Source passage:
At the heart of Flask are two libraries: Werkzeug, which is a WSGI utility library that handles the low-level details of communication between web servers and applications, and Jinja2, a templating engine that allows developers to write dynamic HTML pages with embedded Python logic. By combining these two, Flask provides a clean and pythonic way to create web applications without imposing strict architectural patterns.

One of the defining characteristics of Flask is its explicitness. Unlike larger frameworks such as Django, Flask does not try to hide complexity behind layers of abstraction or dictate how a project should be structured. Instead, it gives developers complete control over how they organize their code and which tools they integrate. This explicit nature makes applications easier to reason about and gives teams the freedom to design solutions that match their exact needs. At the same time, Flask benefits from a vast ecosystem of extensions contributed by the community. These extensions cover areas such as database integration through SQLAlchemy, user session and authentication management, form validation with CSRF protection, and database migration handling. This modular approach means a developer can start with a very simple application and gradually add only the pieces they require, avoiding the overhead of unused components.

Flask is also widely appreciated for its simplicity and approachability. Many developers write their first web application in Flask because the learning curve is gentle, the documentation is clear, and the framework itself avoids unnecessary complexity. It is particularly well suited for building prototypes, REST APIs, microservices, or small to medium-sized web applications. At the same time, production-grade deployments are supported by running Flask applications on WSGI servers such as Gunicorn or uWSGI, since the development server included with Flask is intended only for testing and debugging.

[Stored data entries]

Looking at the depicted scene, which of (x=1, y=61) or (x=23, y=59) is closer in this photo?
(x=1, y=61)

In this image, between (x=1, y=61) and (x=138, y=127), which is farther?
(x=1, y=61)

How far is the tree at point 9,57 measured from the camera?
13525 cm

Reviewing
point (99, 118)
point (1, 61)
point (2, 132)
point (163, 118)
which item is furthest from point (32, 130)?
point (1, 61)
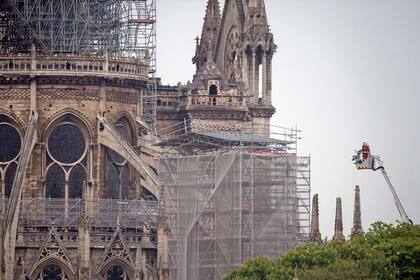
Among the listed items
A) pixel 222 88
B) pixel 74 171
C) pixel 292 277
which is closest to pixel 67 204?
pixel 74 171

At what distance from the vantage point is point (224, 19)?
170875 mm

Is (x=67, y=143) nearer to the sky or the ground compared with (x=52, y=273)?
nearer to the sky

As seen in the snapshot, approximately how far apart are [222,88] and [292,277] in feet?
111

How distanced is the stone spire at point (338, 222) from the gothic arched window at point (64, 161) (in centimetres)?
1824

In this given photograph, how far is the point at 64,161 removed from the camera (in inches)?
5930

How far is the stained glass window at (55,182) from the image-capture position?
150 metres

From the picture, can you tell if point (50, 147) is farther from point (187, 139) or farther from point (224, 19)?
point (224, 19)

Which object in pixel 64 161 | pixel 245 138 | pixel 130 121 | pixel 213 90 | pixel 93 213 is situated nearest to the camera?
pixel 245 138

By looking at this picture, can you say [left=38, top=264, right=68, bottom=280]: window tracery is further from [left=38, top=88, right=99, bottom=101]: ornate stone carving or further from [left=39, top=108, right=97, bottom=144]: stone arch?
[left=38, top=88, right=99, bottom=101]: ornate stone carving

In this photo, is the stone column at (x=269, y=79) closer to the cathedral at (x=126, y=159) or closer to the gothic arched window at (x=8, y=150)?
the cathedral at (x=126, y=159)

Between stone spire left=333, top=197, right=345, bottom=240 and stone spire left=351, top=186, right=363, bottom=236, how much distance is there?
74cm

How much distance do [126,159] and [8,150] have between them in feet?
21.3

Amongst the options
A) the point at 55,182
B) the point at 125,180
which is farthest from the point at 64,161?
the point at 125,180

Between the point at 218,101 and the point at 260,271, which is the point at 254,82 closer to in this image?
the point at 218,101
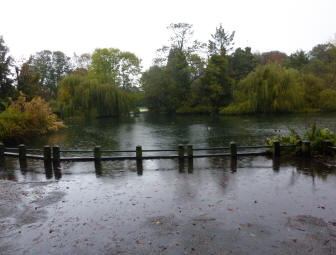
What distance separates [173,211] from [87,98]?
40017mm

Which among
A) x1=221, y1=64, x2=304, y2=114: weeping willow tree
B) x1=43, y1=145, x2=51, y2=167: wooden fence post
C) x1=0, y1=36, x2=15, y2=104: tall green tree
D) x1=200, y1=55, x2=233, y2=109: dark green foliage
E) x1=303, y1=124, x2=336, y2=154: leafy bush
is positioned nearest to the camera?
x1=303, y1=124, x2=336, y2=154: leafy bush

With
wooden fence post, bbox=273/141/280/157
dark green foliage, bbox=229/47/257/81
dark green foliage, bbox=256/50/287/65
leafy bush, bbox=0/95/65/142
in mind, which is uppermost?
dark green foliage, bbox=256/50/287/65

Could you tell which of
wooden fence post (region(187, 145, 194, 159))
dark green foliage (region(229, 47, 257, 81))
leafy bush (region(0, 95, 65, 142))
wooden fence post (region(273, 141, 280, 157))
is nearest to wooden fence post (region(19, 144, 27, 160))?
wooden fence post (region(187, 145, 194, 159))

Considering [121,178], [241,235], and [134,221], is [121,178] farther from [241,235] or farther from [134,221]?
[241,235]

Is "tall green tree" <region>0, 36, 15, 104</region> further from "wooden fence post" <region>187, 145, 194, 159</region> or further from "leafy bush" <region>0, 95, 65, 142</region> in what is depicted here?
"wooden fence post" <region>187, 145, 194, 159</region>

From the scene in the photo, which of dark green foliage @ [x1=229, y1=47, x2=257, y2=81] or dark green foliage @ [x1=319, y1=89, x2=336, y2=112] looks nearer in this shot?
dark green foliage @ [x1=319, y1=89, x2=336, y2=112]

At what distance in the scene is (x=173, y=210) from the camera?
648 centimetres

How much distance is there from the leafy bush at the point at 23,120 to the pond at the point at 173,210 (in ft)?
36.8

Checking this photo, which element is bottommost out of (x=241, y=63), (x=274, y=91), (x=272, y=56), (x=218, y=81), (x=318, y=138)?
(x=318, y=138)

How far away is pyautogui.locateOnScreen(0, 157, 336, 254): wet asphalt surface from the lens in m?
4.96

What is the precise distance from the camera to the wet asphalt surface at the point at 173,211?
4961 millimetres

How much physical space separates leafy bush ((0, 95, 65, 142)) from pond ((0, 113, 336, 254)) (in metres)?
11.2

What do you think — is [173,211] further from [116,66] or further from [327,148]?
[116,66]

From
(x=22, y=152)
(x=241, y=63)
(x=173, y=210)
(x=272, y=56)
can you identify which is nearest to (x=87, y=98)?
(x=241, y=63)
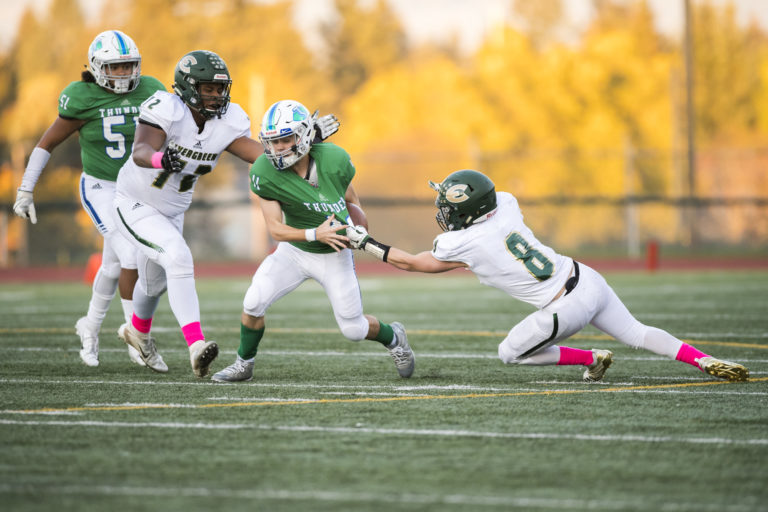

Work to be completed:
Please proceed with the passage on the Flask web framework, picking up right after its final sentence. You can ignore the records; they aren't needed here.

Response:
The strengths of Flask lie in its minimalism, flexibility, and extensibility. It gives developers the freedom to assemble their application architecture, choose their own libraries, and maintain tight control over how things work under the hood. This is attractive to experienced engineers who dislike being boxed in by heavy frameworks. However, the same freedom can become a limitation. Flask does not include features like an ORM, admin interface, or built-in authentication system, which means teams working on very large applications must take on more responsibility for enforcing patterns and maintaining consistency. In situations where a project requires an opinionated, all-in-one solution, Django or another full-stack framework may be a better fit.

In practice, Flask has grown far beyond its initial positioning as a lightweight tool. It has been used by startups for rapid prototypes and by large companies for production systems. Its design philosophy—keep the core simple, make extensions easy, and let developers decide—continues to attract both beginners and professionals. This balance between simplicity and power has made Flask one of the most enduring and widely used Python web frameworks.